Note: This answer was originally written to answer another similar question. All of the information in the answer is also directly applicable to this one.

Even in theory there are differences in the way digital sensors and films record light that makes ISO values only approximate. But these differences are usually fairly subtle and theoretically exposure should be more or less equal if you use the same ISO, aperture, and shutter time. For more about this, please see: Why are these film photos brighter than digital photos taken at the same time with the same settings?

In practice there are even greater differences that may affect each of these basic components of exposure.

ISO: Since digital sensors have a linear response to varying brightness levels of light and film has a more logarithmic response, comparing an ISO value for a particular digital sensor and an ISO value of a particular film is only approximate. This value is usually closest in the mid-tones but will vary more in the highlights and shadows.

Compound that with cameras that actually use different ISO values internally than they are labeled in the settings. They usually do this specifically to preserve highlight detail in the raw image data collected.

So digital cameras tend to have their actual ISO sensitivity for a particular setting rounded up. On the other hand, film manufacturers tend to round the sensitivity of their films down to the next nearest "standard" value.

With exposures for film longer than about 1 second the Schwarzschild effect, sometimes referred to as reciprocity failure, must be taken into account. The sensitivity of films at longer exposure times is not linear. This must usually be taken into account when exposing film for longer than one second. This can very significantly impact exposure times, and it varies by the specific film in question. The manufacturer of your film should be able to provide information regarding how much compensation is needed for longer exposures.

Aperture (Av): Different lenses labeled with the same aperture value may not be equally bright. This is partly due to differences in transmission loss through the various elements of each lens. But at maximum aperture it is also due to the values of each lens being rounded to the nearest or (usually) next wider standard f-number.

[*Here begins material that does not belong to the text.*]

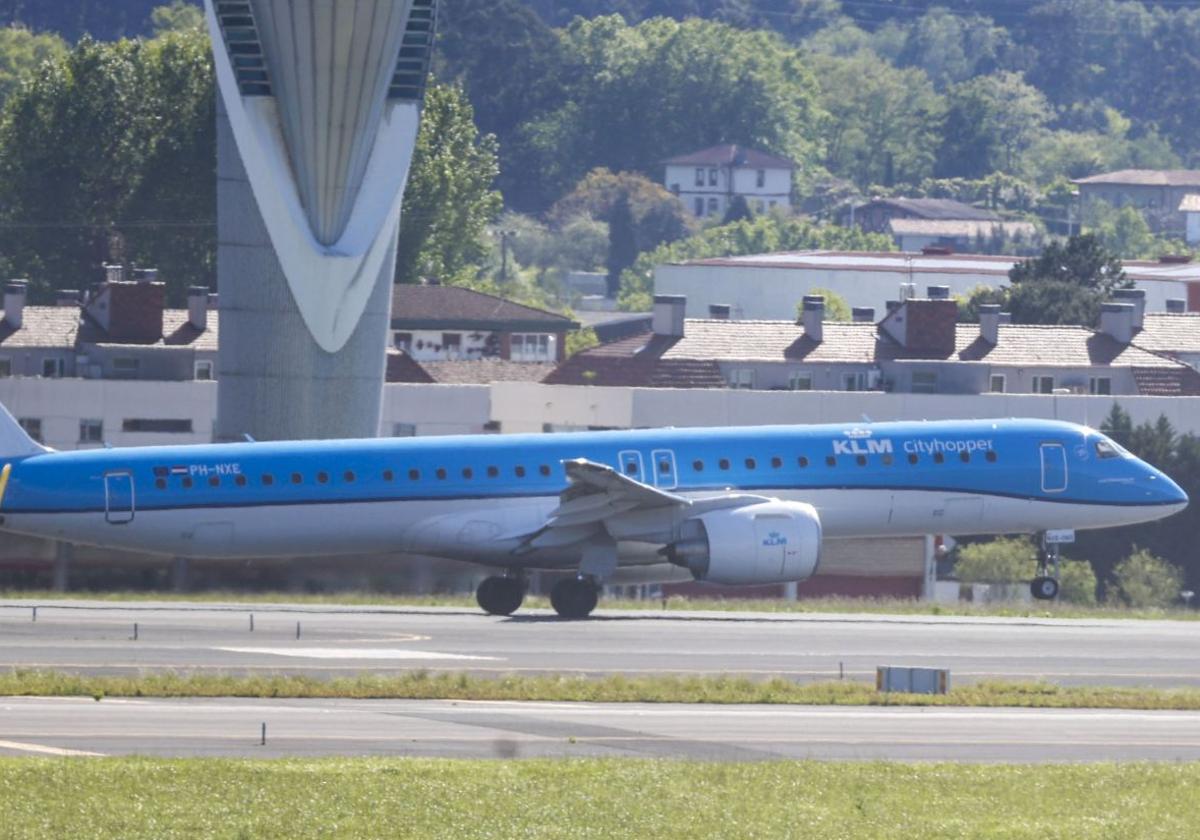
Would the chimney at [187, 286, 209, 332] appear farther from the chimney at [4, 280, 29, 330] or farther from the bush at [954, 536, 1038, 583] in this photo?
the bush at [954, 536, 1038, 583]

The differences due to transmission loss are carried across the entire range of aperture settings. The differences between stated and actual aperture when wide open tend to be reflected in successive apertures settings as well in order to preserve the differences in stops between the maximum aperture setting and the others. Sometimes the further one moves from the maximum aperture the more "honest" the actual f-number is with regard to the actual diameter of the entrance pupil relative to the lens' focal length. By the way, focal lengths are also approximated and rounded to the nearest "standard" number in the most favorable direction!

Here are the actual transmission measurements for three different Canon "L" lenses with an "f/4" maximum aperture. Even when using each of the respective lenses on the same camera, the exposure values would need to be adjusted slightly to give the same brightness of exposure.

The EF 24-70mm f/4 is essentially an "honest" f/4 lens throughout its zoom range. The EF 17-40mm f/4 is one-third stop slower at about f/4.4 and the EF 24-105mm f/4 is two-thirds stops slower at around f/5.1.

Shutter Time (Tv): Like the other two basic components of exposure, shutter times are only approximate. Even the numbers we assign to them are rounded to easy to use values.

Of ISO, Av, and Tv, the latter is usually most consistent across digital and film platforms if the camera has an electrically controlled physical shutter or a purely electronic shutter. If the film camera has a mechanically controlled focal plane shutter or iris shutter, all bets are off.